Listed records -
########

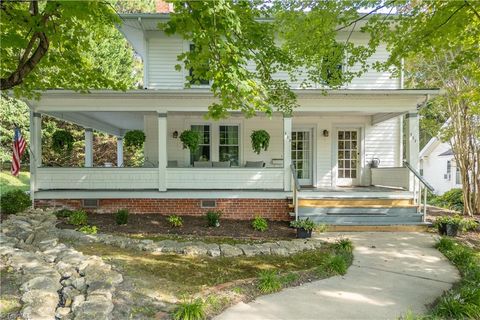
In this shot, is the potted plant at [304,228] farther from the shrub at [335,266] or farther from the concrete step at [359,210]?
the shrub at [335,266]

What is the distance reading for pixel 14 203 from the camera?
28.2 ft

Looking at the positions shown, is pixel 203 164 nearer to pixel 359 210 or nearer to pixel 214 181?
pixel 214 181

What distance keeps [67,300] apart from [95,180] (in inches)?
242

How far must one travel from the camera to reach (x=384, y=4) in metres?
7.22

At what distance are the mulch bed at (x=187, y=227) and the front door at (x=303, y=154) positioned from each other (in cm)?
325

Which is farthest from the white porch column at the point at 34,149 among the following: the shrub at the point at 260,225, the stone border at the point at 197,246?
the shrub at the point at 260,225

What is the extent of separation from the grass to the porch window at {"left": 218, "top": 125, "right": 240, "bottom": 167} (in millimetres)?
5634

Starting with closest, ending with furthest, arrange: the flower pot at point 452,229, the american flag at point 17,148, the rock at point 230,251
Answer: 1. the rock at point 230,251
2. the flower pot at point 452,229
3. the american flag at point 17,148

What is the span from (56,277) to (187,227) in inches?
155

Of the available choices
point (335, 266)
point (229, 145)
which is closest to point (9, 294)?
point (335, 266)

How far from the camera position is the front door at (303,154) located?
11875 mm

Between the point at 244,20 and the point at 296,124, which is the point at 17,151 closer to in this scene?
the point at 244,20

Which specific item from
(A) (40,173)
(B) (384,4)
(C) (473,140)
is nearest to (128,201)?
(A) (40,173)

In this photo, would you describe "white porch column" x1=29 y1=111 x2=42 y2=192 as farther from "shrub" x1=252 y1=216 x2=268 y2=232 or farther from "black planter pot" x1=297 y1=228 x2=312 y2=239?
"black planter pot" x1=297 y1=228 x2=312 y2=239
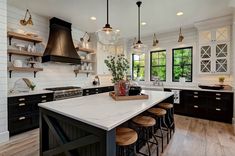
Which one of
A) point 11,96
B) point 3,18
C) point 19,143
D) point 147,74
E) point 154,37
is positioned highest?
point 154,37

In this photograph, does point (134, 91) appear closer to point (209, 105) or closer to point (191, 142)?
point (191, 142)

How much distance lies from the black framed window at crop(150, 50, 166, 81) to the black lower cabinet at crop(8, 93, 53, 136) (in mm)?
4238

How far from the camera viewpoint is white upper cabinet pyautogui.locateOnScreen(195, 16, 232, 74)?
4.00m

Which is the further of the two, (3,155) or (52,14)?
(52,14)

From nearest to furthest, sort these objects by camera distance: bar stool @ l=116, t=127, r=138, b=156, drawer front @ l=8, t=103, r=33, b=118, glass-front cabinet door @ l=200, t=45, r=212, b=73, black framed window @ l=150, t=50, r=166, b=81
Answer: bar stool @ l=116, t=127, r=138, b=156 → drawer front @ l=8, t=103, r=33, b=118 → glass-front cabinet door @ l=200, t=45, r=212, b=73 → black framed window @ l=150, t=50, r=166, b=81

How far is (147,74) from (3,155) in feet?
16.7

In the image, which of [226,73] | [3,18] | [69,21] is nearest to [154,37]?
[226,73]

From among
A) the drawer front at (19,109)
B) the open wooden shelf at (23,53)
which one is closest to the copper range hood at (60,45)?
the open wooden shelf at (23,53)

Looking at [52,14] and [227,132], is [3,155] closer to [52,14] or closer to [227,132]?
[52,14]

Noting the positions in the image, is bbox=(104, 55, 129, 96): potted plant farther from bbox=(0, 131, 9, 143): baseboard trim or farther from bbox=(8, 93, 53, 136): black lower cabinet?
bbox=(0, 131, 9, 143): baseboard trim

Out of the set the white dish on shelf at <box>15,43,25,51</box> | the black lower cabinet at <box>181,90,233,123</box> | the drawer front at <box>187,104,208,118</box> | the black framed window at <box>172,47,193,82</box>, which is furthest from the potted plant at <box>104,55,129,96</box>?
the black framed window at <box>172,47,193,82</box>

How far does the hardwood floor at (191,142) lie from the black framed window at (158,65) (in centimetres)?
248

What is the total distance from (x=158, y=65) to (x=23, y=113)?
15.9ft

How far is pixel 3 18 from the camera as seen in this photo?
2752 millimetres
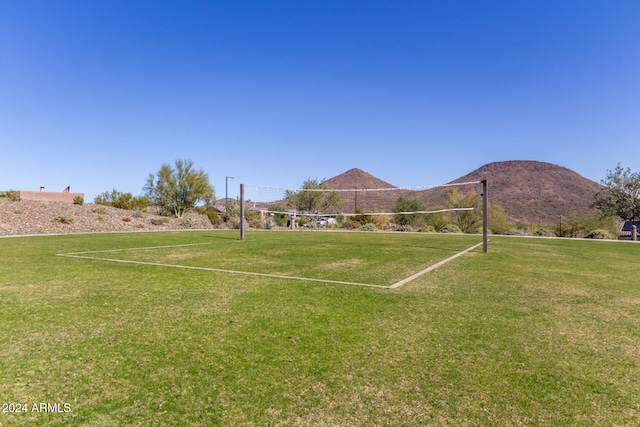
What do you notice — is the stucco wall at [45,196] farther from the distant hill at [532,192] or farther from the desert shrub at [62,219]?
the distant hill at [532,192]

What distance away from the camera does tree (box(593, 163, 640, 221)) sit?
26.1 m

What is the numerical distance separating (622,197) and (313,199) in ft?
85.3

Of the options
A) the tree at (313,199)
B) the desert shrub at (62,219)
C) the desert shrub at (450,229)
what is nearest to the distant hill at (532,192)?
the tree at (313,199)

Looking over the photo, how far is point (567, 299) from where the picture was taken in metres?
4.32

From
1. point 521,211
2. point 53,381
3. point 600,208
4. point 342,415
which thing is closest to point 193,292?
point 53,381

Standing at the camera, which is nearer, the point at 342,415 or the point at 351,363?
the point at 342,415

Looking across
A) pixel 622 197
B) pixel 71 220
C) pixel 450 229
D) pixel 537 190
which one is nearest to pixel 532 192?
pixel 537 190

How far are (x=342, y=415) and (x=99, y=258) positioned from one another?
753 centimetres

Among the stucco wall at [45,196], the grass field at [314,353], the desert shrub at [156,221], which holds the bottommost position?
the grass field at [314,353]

########

Exercise objective - Pick out every line of the entries above that contains the word "rock", and copy each one in full.

Response to this task -
Starting with closest, ending with furthest, arrange: the flower pot at point 452,229, the american flag at point 17,148, the rock at point 230,251
Answer: 1. the rock at point 230,251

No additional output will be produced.